A quick visit to your pfSense dashboard can often reveal the underlying causes of a drop in internet speed. By ensuring that all ports are configured correctly, monitoring CPU and memory usage, and being selective about the packages you install, you can maintain a high-performing network that meets your needs.

Remember, even the most advanced network setups can encounter issues, but with a little vigilance and these simple steps, you can keep your network running smoothly and enjoy a seamless online experience.



Safeguarding Your Digital Oasis: The Importance of Network Segmentation and Robust Security

Title: Safeguarding Your Digital Oasis: The Importance of Network Segmentation and Robust Security

Introduction

In our interconnected world, the proliferation of Internet of Things (IoT) devices and the need for guest access has become increasingly common. However, the convenience comes with potential security risks that should not be ignored. In this blog post, we will emphasize the critical importance of separating IoT devices from your private network, implementing robust security measures, and maintaining up-to-date systems to create a secure digital oasis for your home or business.
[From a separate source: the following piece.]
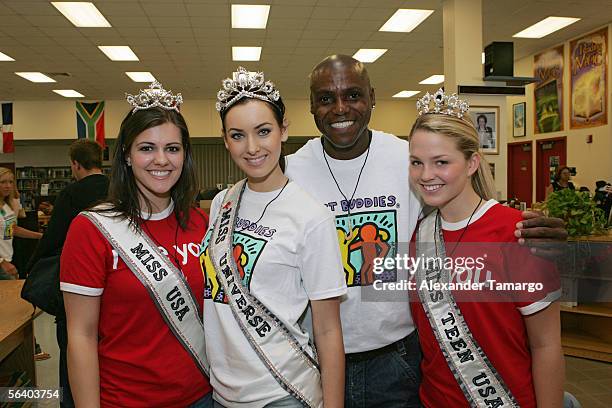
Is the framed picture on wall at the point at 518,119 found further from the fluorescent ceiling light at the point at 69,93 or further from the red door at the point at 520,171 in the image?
the fluorescent ceiling light at the point at 69,93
  1. The Significance of Network Segmentation

Isolating IoT devices from your private network is a fundamental security practice. IoT devices often have vulnerabilities, and if compromised, they can become a gateway for hackers to access your personal data and network. By creating a separate network for these devices, you mitigate the risk of unauthorized access and protect your sensitive information.

  1. Implementing Robust Security Measures

Having a strong and well-configured firewall is paramount to safeguarding your network. A firewall acts as a gatekeeper, monitoring and controlling incoming and outgoing traffic, preventing malicious entities from gaining entry to your network. Additionally, utilizing intrusion detection and prevention systems (IDPS) adds an extra layer of security, alerting you to potential threats in real-time.
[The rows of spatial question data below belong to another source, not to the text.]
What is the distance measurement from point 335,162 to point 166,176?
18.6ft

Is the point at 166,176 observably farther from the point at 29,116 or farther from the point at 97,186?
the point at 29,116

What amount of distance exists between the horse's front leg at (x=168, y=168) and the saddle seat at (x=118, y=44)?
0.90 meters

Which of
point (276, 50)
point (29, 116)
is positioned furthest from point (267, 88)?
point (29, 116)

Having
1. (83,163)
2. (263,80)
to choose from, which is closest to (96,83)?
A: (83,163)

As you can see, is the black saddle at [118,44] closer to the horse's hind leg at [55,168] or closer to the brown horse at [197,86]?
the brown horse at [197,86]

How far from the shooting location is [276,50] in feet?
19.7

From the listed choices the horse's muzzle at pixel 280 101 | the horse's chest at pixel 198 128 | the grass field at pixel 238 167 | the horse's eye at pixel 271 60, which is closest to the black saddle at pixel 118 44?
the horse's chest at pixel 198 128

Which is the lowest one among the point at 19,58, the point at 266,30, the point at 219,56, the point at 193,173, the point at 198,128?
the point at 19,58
  1. Securing Guest Access

Offering guest Wi-Fi access is a common courtesy, but it should never jeopardize your private network’s security. It is essential to create a separate guest network with strong encryption and a unique password. Restricting guest access to the internet only ensures that their devices are isolated from your private network, safeguarding your data and devices from unauthorized access.

  1. Keeping Systems Up-to-Date

Maintaining regular updates for your computers, router, and firewall is a crucial practice in network security. Software developers frequently release updates to address security vulnerabilities and enhance performance. By staying current with these updates, you minimize the risk of potential exploits and ensure your network remains robust against emerging threats.

  1. Strengthening Wi-Fi Security

Securing your Wi-Fi access point is vital to prevent unauthorized access to your network. Enable WPA3 encryption, which offers the highest level of Wi-Fi security available, and use a strong, unique password that combines uppercase and lowercase letters, numbers, and special characters. Regularly change your Wi-Fi password to further enhance security.

  1. Guest Network Isolation

To ensure guest privacy and protect your network from any misconfigurations, enable client isolation on your guest network. This feature prevents devices connected to the guest network from communicating with each other, limiting their access to the internet only.

Conclusion

As technology becomes an integral part of our lives, ensuring the security of our networks is of utmost importance. By implementing network segmentation to separate IoT devices from the private network, creating strong security measures with up-to-date systems, and securing guest access, you create a fortress of protection for your digital oasis.

Remember, safeguarding your network is an ongoing process. Continuously update your systems, maintain robust security measures, and educate yourself on emerging threats. With these practices in place, you can confidently enjoy the benefits of technology while protecting your personal data and ensuring a safe digital environment for yourself and your guests.